*OBJECTIVE*.
Without the pictures, set down the records below word for word.

== MATERIAL TO PROCESS

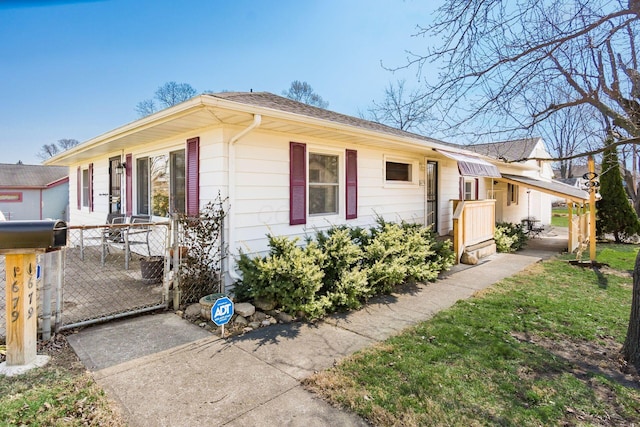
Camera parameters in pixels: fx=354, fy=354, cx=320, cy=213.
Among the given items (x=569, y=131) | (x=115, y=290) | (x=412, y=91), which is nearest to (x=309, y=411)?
(x=412, y=91)

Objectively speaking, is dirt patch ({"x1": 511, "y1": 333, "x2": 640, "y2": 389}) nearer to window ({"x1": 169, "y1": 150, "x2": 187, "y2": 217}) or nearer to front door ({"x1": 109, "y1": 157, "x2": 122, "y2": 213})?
window ({"x1": 169, "y1": 150, "x2": 187, "y2": 217})

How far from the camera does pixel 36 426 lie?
2340mm

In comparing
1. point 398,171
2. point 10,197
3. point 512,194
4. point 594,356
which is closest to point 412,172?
point 398,171

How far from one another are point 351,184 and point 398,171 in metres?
2.14

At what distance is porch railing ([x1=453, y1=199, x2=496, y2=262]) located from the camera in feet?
26.9

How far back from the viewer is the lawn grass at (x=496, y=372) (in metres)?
2.54

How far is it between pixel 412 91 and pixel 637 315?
10.4 ft

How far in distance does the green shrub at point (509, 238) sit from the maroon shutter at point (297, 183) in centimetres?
665

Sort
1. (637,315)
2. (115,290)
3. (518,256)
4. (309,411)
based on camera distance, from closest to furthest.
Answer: (309,411) < (637,315) < (115,290) < (518,256)

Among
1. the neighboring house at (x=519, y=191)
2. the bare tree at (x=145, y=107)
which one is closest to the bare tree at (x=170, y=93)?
the bare tree at (x=145, y=107)

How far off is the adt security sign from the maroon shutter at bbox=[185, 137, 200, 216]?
2098 mm

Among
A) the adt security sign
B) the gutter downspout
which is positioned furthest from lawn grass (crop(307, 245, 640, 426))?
the gutter downspout

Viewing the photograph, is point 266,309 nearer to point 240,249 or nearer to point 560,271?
point 240,249

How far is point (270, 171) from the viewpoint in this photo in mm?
5672
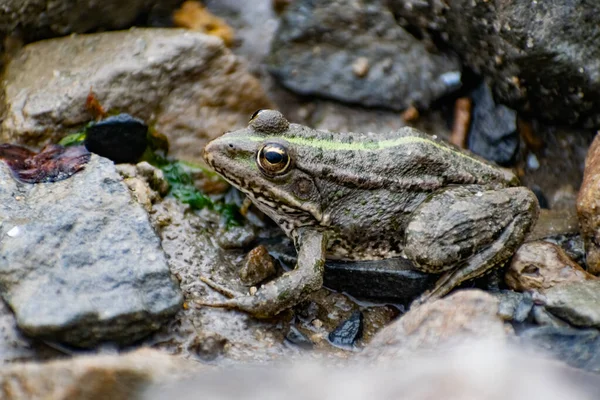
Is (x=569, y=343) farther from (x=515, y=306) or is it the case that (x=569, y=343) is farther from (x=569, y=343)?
(x=515, y=306)

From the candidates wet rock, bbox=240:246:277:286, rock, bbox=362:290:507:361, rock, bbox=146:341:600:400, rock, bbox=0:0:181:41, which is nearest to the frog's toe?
wet rock, bbox=240:246:277:286

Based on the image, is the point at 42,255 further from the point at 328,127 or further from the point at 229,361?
the point at 328,127

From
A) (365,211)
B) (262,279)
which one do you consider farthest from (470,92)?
(262,279)

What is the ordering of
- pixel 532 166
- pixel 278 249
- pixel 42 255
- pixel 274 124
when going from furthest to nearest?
pixel 532 166 → pixel 278 249 → pixel 274 124 → pixel 42 255

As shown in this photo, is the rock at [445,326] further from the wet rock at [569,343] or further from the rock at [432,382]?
the wet rock at [569,343]

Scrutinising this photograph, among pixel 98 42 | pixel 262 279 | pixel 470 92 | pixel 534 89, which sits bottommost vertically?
pixel 262 279

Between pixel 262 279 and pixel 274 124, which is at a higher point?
pixel 274 124

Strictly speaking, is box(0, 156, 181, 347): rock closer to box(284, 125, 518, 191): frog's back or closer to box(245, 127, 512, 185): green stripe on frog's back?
box(245, 127, 512, 185): green stripe on frog's back
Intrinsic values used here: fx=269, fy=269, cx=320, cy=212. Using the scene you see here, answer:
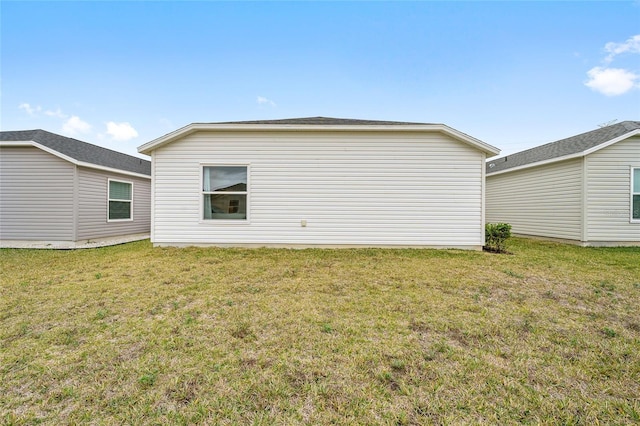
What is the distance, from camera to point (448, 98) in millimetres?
13922

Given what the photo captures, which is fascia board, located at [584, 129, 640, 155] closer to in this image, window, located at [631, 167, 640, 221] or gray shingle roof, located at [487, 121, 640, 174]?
gray shingle roof, located at [487, 121, 640, 174]

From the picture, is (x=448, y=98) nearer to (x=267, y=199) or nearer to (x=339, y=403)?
(x=267, y=199)

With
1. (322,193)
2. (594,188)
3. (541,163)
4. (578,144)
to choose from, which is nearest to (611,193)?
(594,188)

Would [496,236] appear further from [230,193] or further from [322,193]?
[230,193]

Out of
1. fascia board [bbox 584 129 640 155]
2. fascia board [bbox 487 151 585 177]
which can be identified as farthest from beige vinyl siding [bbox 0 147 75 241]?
fascia board [bbox 584 129 640 155]

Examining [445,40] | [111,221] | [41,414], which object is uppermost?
[445,40]

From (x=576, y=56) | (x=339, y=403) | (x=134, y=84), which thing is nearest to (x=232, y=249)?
(x=339, y=403)

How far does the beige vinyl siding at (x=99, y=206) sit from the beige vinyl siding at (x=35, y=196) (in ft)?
1.03

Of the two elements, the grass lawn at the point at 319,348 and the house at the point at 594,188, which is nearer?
the grass lawn at the point at 319,348

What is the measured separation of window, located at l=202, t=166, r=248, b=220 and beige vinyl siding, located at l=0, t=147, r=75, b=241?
4.90m

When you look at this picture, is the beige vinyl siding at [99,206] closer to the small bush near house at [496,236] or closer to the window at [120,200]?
A: the window at [120,200]

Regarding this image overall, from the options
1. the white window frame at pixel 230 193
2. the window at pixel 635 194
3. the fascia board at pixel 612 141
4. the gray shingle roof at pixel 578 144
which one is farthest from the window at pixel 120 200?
the window at pixel 635 194

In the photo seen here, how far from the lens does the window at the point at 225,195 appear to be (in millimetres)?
7668

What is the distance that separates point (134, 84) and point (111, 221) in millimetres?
6902
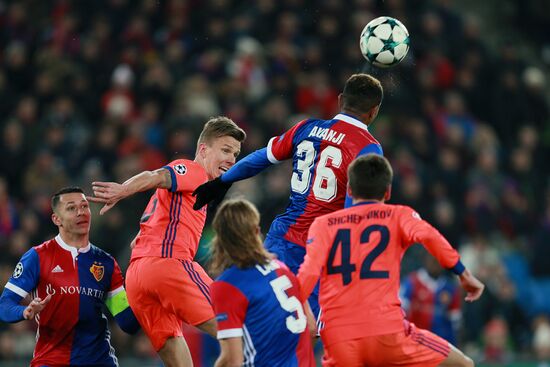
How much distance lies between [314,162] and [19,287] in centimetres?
220

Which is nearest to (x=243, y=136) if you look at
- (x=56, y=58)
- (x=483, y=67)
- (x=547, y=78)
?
(x=56, y=58)

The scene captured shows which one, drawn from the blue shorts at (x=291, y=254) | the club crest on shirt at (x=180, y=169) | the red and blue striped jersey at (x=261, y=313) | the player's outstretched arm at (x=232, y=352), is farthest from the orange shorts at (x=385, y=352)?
the club crest on shirt at (x=180, y=169)

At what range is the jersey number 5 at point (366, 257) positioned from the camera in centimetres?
614

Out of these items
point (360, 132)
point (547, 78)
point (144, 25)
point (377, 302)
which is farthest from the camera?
point (547, 78)

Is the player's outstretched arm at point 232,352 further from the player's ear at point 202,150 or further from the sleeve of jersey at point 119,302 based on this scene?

====

*THE COMPLETED TASK*.
Camera parameters in pixels: fx=354, fy=354, cx=320, cy=213.
Among the given items (x=569, y=131) | (x=115, y=290) | (x=412, y=91), which is nearest to (x=309, y=411)?
(x=412, y=91)

Objectively speaking, is dirt patch ({"x1": 511, "y1": 333, "x2": 640, "y2": 389}) nearer to window ({"x1": 169, "y1": 150, "x2": 187, "y2": 217}) or nearer to front door ({"x1": 109, "y1": 157, "x2": 122, "y2": 213})?
window ({"x1": 169, "y1": 150, "x2": 187, "y2": 217})

How far from the camera does pixel 36 426 lie?
2340mm

In comparing
1. point 398,171
2. point 10,197
3. point 512,194
4. point 594,356
which is closest to point 412,172?
point 398,171

How far from one another are point 351,184 and point 398,171 in metres?
2.14

At what distance is porch railing ([x1=453, y1=199, x2=496, y2=262]) located from the camera in feet?
26.9

How far back from the viewer is the lawn grass at (x=496, y=372) (in metres)?
2.54

How far is it between pixel 412 91 and pixel 637 315?
10.4 ft

How far in distance does the green shrub at point (509, 238) sit from the maroon shutter at point (297, 183) in centimetres?
665

Sort
1. (637,315)
2. (115,290)
3. (518,256)
4. (309,411)
based on camera distance, from closest to furthest.
Answer: (309,411) < (637,315) < (115,290) < (518,256)

Among
1. the neighboring house at (x=519, y=191)
2. the bare tree at (x=145, y=107)
which one is closest to the bare tree at (x=170, y=93)?
the bare tree at (x=145, y=107)

How far off is the adt security sign from the maroon shutter at bbox=[185, 137, 200, 216]?
2098 mm

Among
A) the adt security sign
B) the gutter downspout
which is positioned furthest from lawn grass (crop(307, 245, 640, 426))?
the gutter downspout

Viewing the photograph, is point 266,309 nearer to point 240,249 or nearer to point 560,271?
point 240,249

How far is point (270, 171) from the viewpoint in this photo in mm?
5672
Is (x=569, y=343) farther from (x=515, y=306) or is it the case that (x=569, y=343) is farther from (x=569, y=343)?
(x=515, y=306)

From the candidates wet rock, bbox=240:246:277:286, rock, bbox=362:290:507:361, rock, bbox=146:341:600:400, rock, bbox=0:0:181:41, which is nearest to the frog's toe?
wet rock, bbox=240:246:277:286

Based on the image, is the point at 42,255 further from the point at 328,127 or further from the point at 229,361?
the point at 328,127

From
A) (365,211)
B) (262,279)
which one do you consider farthest from (470,92)?
(262,279)

What is the ordering of
- pixel 532 166
- pixel 278 249
- pixel 42 255
- pixel 274 124
when going from furthest to nearest?
pixel 532 166 → pixel 278 249 → pixel 274 124 → pixel 42 255

As shown in this photo, is the rock at [445,326] further from the wet rock at [569,343] or further from the rock at [432,382]?
the wet rock at [569,343]

Scrutinising this photograph, among pixel 98 42 | pixel 262 279 | pixel 470 92 | pixel 534 89, which sits bottommost vertically?
pixel 262 279

Between pixel 262 279 and pixel 274 124, which is at a higher point?
pixel 274 124

Strictly speaking, is box(0, 156, 181, 347): rock closer to box(284, 125, 518, 191): frog's back or closer to box(245, 127, 512, 185): green stripe on frog's back?
box(245, 127, 512, 185): green stripe on frog's back
Intrinsic values used here: fx=269, fy=269, cx=320, cy=212. Using the scene you see here, answer:
What is the distance, from camera to point (448, 98) in millimetres?
13922

Given what the photo captures, which is fascia board, located at [584, 129, 640, 155] closer to in this image, window, located at [631, 167, 640, 221] or gray shingle roof, located at [487, 121, 640, 174]?
gray shingle roof, located at [487, 121, 640, 174]

From the picture, is (x=448, y=98) nearer to (x=267, y=199) or nearer to (x=339, y=403)?
(x=267, y=199)

With
1. (322,193)
2. (594,188)
3. (541,163)
4. (578,144)
to choose from, which is nearest to (611,193)?
(594,188)

Would [496,236] appear further from [230,193] or further from [322,193]?
[230,193]

Out of
1. fascia board [bbox 584 129 640 155]
2. fascia board [bbox 487 151 585 177]
which can be identified as farthest from beige vinyl siding [bbox 0 147 75 241]?
fascia board [bbox 584 129 640 155]

Examining [445,40] | [111,221] | [41,414], which object is uppermost?
[445,40]

From (x=576, y=56) | (x=339, y=403) | (x=134, y=84), which thing is nearest to (x=232, y=249)?
(x=339, y=403)

How far does the beige vinyl siding at (x=99, y=206) sit from the beige vinyl siding at (x=35, y=196) (in ft)?
1.03

Of the two elements, the grass lawn at the point at 319,348 and the house at the point at 594,188, which is nearer?
the grass lawn at the point at 319,348

What is the measured separation of window, located at l=202, t=166, r=248, b=220 and beige vinyl siding, located at l=0, t=147, r=75, b=241?
4.90m

When you look at this picture, is the beige vinyl siding at [99,206] closer to the small bush near house at [496,236] or closer to the window at [120,200]?
A: the window at [120,200]

Regarding this image overall, from the options
1. the white window frame at pixel 230 193
2. the window at pixel 635 194
3. the fascia board at pixel 612 141
4. the gray shingle roof at pixel 578 144
which one is farthest from the window at pixel 120 200?
the window at pixel 635 194

In the photo seen here, how far from the lens does the window at the point at 225,195 appear to be (in millimetres)?
7668

What is the distance that separates point (134, 84) and point (111, 221) in millimetres?
6902
How much distance lies between [314,162] and [19,287] in centimetres?
220

Which is nearest to (x=243, y=136) if you look at
- (x=56, y=58)
- (x=483, y=67)
- (x=547, y=78)
?
(x=56, y=58)

The scene captured shows which one, drawn from the blue shorts at (x=291, y=254) | the club crest on shirt at (x=180, y=169) | the red and blue striped jersey at (x=261, y=313) | the player's outstretched arm at (x=232, y=352), is farthest from the orange shorts at (x=385, y=352)?
the club crest on shirt at (x=180, y=169)

At what range is the jersey number 5 at point (366, 257) positioned from the camera in centimetres?
614

Out of these items
point (360, 132)
point (547, 78)
point (144, 25)
point (377, 302)
which is farthest from the camera?
point (547, 78)

Is the player's outstretched arm at point 232,352 further from the player's ear at point 202,150 or further from the sleeve of jersey at point 119,302 based on this scene?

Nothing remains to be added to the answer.